Il nocciolo centrale di tutte le paure, in qualsiasi modo occasionate, siano esse fisiche, paure morali, che ne so, un attacco terroristico, o una frattura, una minaccia, insomma tutte le cose che ci possono nuocere hanno in comune un elemento originario, arcaico, si chiama abbandono. Perciò credo sia così, come dire, spontaneamente saggio, quel gesto che poi si traduce in due parole: “Sono qui”; d’altro canto è la frase che presumo pronuncino tutte le madri, sufficientemente sane, quando arrivano dall’altra stanza a rioccuparsi del neonato che si è svegliato strillando.
Se fossi una mamma fresca fresca di maternità, con che voce, con che parole mi rivolgerei al mio bambino/a? Mah, penso che le madri – anche i padri, ma le madri in maniera particolare – siano sanissimamente folli quando parlano a un neonato come se questo sapesse già parlare, mentre lui, il piccolino, ancora non spiccica una parola, però guai alla madre che non parla con questo prestito anticipato di fiducia: “Un giorno anche tu parlerai”.
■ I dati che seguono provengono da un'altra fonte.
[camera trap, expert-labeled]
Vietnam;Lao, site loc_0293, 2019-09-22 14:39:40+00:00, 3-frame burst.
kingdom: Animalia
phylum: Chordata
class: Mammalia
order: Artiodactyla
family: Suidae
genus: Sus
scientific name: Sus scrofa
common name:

Comunque sia, riprendendo l’esempio, la mamma che corre in soccorso del bambino piangente, appena nato, di poche settimane, pochi mesi e con il suono della sua voce esclama: “Sono qui bambino mio; sono qui! Sì, hai ragione, cattiva la mamma che è andata via, ma ora sono qui.”, da questa originaria fonte di rassicurazione è venuta fuori la mia intuizione cui all’inizio accennavo:
– “Ho paura dottore…”, mi sento dire un po’ di tempo fa, durante una seduta particolarmente tesa, ed io ho risposto: – “Sono qui”.